_EXERCISE REQUIREMENTS_:
Reproduce verbatim the stretch of the data below from the line containing "Is pixel 635" through the line containing "2258 millimetres", both ends included. Omit any pictures from your copy.

_ _ _ _

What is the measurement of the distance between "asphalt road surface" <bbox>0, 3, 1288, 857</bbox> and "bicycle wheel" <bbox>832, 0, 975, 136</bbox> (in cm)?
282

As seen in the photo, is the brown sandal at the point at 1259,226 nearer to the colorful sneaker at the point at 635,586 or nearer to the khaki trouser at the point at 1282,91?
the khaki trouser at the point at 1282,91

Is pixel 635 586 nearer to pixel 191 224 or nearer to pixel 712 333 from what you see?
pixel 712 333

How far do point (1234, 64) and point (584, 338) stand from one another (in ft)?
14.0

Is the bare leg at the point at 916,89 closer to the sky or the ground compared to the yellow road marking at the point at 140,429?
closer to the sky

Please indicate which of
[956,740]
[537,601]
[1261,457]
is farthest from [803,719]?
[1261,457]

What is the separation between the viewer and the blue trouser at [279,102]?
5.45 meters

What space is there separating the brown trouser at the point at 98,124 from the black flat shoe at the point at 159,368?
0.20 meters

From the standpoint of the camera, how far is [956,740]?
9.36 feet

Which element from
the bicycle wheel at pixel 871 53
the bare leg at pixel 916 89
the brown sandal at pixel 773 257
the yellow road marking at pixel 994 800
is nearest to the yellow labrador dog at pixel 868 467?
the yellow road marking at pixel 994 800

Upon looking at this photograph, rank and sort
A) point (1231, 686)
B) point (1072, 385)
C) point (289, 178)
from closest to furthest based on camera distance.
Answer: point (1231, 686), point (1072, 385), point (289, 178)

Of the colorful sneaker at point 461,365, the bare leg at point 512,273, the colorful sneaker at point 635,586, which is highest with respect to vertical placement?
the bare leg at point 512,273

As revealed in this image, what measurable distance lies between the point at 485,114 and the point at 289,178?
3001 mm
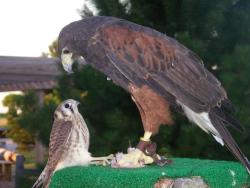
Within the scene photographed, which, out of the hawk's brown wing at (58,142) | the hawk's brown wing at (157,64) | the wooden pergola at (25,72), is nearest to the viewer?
the hawk's brown wing at (157,64)

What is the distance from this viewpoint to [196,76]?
2258 millimetres

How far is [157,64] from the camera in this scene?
2264mm

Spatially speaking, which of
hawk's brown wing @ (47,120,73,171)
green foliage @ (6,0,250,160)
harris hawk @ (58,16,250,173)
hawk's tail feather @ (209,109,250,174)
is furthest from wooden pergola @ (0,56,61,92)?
hawk's tail feather @ (209,109,250,174)

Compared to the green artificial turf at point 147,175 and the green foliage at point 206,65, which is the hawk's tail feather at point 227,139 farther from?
the green foliage at point 206,65

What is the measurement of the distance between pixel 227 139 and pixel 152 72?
0.43m

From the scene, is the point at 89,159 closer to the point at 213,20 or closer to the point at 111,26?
the point at 111,26

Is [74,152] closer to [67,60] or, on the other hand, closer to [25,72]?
[67,60]

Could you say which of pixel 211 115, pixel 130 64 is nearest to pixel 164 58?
pixel 130 64

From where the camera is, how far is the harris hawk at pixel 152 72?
223 centimetres

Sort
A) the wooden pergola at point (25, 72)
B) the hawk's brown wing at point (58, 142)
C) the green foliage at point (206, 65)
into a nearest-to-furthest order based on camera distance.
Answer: the hawk's brown wing at point (58, 142)
the green foliage at point (206, 65)
the wooden pergola at point (25, 72)

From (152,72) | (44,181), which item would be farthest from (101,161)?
(152,72)

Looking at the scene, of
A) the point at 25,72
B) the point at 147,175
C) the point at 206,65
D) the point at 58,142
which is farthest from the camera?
the point at 25,72

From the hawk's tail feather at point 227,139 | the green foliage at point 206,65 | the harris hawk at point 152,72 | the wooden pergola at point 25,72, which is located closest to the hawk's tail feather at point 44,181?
the harris hawk at point 152,72

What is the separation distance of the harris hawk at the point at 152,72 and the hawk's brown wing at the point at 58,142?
275 mm
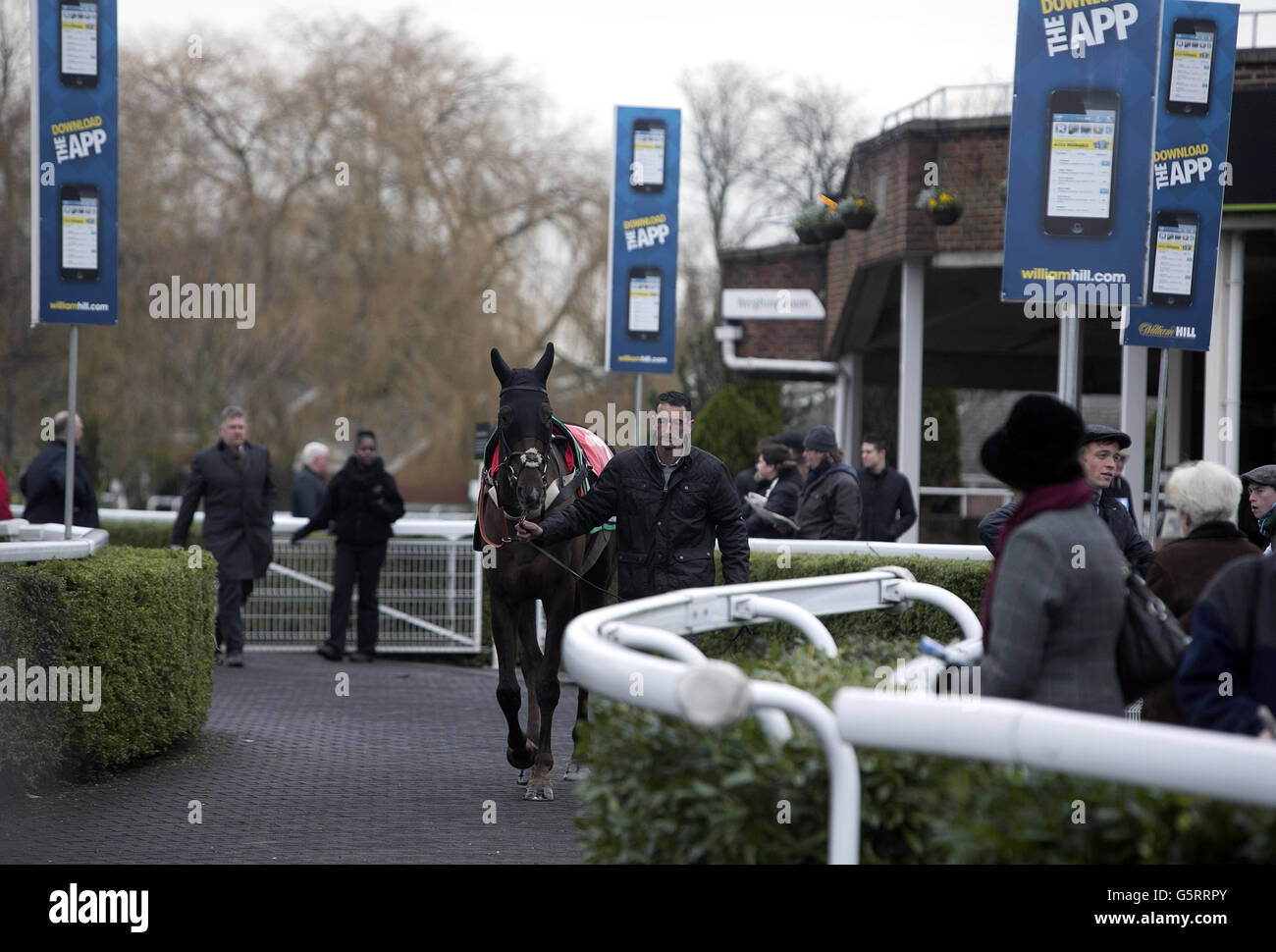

_ _ _ _

_ANSWER TO THE PROBLEM_:
Is pixel 635 586 nearer to pixel 191 224 or nearer to pixel 712 333 from what you see?
pixel 712 333

How far do point (1234, 64) and point (584, 338) stand from one another (in ft)?
14.0

Is the bare leg at the point at 916,89 closer to the sky or the ground compared to the yellow road marking at the point at 140,429?
closer to the sky

Please indicate which of
[956,740]
[537,601]
[1261,457]
is farthest from [803,719]?
[1261,457]

What is the separation between the viewer and the blue trouser at [279,102]?
5.45 meters

What space is there separating the brown trouser at the point at 98,124 from the black flat shoe at the point at 159,368?
0.20 meters

From the standpoint of the camera, how far is [956,740]?
9.36 feet

Which element from
the bicycle wheel at pixel 871 53
the bare leg at pixel 916 89
the brown sandal at pixel 773 257
the yellow road marking at pixel 994 800
is nearest to the yellow labrador dog at pixel 868 467?
the yellow road marking at pixel 994 800

Upon looking at this photograph, rank and sort
A) point (1231, 686)
B) point (1072, 385)
C) point (289, 178)
from closest to furthest based on camera distance.
Answer: point (1231, 686), point (1072, 385), point (289, 178)

Of the colorful sneaker at point 461,365, the bare leg at point 512,273, the colorful sneaker at point 635,586, which is highest with respect to vertical placement?
the bare leg at point 512,273

As revealed in this image, what measurable distance lies between the point at 485,114 and the point at 289,178?
3001 mm
Within the scene photographed, which, out of the hawk's brown wing at (58,142) | the hawk's brown wing at (157,64) | the wooden pergola at (25,72), is nearest to the viewer?
the hawk's brown wing at (157,64)

What is the distance from this viewpoint to [196,76]?
2258 millimetres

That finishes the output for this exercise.